2017 memoir by Janet Mock

Surpassing Certainty: What My Twenties Taught Me is a 2017 memoir by Janet Mock. Following on her 2014 memoir, Redefining Realness, which described Mock's childhood and adolescence, Surpassing Certainty deals with her early adulthood. It received favorable reviews and was a finalist for the 2018 Lambda Literary Award for Transgender Nonfiction.

== Publication ==
Published June 13, 2017, by the Atria imprint of Simon & Schuster, Surpassing Certainty is Mock's second memoir, following her 2014 New York Times bestseller Redefining Realness. The book's title is an allusion to Audre Lorde, who wrote, "And at last you'll know with surpassing certainty that only one thing is more frightening than speaking your truth. And that is not speaking."

== Content ==

Following on the discussion of her childhood and adolescence in Redefining Realness, in Surpassing Certainty. The story begins sometime before she turns 20 and continues throughout her twenties. Mock describes herself as being at the age where she had a lot of "obsolete rules" to break.

== Reception ==
Surpassing Certainty was a finalist for the 2018 Lambda Literary Award for Transgender Nonfiction.

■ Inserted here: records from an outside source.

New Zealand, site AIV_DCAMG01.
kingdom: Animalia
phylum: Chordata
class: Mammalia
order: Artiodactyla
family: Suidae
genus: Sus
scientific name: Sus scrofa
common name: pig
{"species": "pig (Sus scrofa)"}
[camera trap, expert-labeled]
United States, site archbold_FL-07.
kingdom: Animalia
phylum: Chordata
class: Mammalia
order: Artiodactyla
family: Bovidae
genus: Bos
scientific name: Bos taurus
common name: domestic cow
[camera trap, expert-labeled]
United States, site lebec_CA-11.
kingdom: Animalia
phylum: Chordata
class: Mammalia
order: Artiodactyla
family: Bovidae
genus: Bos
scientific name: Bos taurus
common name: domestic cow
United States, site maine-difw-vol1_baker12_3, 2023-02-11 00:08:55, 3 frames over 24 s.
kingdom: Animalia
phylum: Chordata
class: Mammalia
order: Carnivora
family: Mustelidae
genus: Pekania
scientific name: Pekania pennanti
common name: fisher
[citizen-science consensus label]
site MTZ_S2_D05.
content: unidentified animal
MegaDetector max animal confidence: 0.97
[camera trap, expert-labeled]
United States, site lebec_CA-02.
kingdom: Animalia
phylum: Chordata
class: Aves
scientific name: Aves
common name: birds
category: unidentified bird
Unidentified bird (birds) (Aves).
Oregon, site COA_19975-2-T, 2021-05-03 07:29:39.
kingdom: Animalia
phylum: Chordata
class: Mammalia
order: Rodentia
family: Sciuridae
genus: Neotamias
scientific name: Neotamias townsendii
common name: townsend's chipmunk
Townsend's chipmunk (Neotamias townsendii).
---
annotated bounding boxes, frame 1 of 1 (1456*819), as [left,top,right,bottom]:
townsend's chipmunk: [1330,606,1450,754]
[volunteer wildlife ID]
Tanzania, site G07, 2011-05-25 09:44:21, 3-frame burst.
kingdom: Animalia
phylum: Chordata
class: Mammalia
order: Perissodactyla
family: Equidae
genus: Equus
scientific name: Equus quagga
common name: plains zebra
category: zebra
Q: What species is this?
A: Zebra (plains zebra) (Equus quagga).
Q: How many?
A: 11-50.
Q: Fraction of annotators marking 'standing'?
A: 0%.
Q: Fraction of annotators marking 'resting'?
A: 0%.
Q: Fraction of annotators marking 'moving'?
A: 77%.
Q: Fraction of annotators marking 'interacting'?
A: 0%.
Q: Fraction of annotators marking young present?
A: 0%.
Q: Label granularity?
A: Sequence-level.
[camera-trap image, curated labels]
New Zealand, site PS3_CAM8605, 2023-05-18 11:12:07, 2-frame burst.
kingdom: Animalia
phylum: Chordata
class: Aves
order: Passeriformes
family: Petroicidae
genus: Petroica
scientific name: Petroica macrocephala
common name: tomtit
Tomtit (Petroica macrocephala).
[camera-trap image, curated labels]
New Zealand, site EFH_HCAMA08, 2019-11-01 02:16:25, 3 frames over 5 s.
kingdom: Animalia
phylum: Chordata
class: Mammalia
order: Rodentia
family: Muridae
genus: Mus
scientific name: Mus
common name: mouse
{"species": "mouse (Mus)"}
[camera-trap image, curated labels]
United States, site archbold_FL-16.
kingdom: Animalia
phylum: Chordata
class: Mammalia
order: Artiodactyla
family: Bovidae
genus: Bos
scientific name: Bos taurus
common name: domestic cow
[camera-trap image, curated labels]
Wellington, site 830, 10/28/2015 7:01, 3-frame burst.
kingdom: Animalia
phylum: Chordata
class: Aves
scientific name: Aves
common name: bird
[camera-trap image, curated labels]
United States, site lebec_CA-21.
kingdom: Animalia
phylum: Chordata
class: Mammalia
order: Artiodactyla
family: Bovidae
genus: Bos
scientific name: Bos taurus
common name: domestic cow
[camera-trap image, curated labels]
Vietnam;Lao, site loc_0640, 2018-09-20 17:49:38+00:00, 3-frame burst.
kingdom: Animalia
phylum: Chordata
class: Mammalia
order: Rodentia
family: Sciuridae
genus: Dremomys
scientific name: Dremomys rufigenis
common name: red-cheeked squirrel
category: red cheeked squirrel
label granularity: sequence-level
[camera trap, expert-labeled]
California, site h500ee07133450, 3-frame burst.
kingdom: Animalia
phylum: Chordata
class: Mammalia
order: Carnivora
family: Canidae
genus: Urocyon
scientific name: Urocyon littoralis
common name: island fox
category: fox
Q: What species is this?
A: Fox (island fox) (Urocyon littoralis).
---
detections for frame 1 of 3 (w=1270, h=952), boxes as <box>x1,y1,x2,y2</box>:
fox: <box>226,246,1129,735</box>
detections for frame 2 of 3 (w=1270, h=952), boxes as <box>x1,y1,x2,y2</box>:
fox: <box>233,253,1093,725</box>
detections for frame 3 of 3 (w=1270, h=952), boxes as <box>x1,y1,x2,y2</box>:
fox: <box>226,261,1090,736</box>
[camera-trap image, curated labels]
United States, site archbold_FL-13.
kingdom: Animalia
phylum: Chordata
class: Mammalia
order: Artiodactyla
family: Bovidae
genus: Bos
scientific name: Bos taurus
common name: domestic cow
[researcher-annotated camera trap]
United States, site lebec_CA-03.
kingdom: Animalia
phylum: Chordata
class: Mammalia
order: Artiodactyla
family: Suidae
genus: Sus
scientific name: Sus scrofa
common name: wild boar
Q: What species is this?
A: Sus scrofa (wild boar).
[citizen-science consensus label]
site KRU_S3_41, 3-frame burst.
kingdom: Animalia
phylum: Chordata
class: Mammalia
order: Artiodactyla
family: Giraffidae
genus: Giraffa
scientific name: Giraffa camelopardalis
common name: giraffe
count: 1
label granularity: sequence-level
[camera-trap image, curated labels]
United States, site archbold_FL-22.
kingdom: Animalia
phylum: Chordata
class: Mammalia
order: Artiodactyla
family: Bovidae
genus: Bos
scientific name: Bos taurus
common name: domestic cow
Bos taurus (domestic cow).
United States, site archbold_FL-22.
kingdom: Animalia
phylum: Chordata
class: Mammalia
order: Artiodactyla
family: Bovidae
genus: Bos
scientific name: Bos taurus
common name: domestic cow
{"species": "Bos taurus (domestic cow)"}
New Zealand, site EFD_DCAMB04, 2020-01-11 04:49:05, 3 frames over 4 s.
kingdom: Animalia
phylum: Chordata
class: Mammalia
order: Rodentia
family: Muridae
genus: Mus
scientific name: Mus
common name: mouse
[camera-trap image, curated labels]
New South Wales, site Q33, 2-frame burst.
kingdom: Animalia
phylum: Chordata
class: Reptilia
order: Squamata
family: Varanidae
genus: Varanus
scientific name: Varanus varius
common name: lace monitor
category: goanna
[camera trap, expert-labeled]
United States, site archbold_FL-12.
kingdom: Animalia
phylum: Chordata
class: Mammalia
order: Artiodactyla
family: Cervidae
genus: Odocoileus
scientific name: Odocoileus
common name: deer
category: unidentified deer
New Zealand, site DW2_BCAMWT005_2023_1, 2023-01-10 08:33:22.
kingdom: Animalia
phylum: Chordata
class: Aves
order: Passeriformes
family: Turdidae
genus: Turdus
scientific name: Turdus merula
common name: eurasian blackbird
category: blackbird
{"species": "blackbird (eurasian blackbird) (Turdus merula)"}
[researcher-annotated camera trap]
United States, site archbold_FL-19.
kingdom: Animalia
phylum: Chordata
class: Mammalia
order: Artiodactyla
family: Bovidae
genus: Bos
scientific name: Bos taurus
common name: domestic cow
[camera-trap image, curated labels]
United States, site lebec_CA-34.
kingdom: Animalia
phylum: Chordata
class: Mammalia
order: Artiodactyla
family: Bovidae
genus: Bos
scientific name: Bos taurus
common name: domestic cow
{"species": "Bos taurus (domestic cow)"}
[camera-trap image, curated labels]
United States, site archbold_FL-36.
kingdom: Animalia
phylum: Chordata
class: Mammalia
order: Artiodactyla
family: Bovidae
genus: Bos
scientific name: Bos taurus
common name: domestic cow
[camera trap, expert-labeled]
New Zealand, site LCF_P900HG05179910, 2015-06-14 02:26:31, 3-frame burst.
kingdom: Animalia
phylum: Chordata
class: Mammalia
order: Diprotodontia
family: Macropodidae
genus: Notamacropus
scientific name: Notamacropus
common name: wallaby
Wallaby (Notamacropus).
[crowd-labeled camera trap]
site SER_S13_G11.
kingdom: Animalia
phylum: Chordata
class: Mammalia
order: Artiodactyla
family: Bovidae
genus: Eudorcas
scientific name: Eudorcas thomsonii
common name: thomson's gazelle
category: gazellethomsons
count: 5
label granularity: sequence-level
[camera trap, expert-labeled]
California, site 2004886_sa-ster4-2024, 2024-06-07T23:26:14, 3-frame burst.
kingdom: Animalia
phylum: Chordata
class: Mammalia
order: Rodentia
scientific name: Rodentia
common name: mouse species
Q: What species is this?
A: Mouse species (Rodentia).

Writing in The New York Times, Jennifer Finney Boylan described Surpassing Certainty as "position[ing] its story within a larger history of a struggle for human rights. But Mock’s book is also a work of the heart, much of it focusing on the dissolution of her first marriage, and her journey from a Honolulu strip club to an editor at People magazine." Cosmopolitan said the book "should be required reading for your 20s." Elle named to a list of three "must-read" books for June 2017.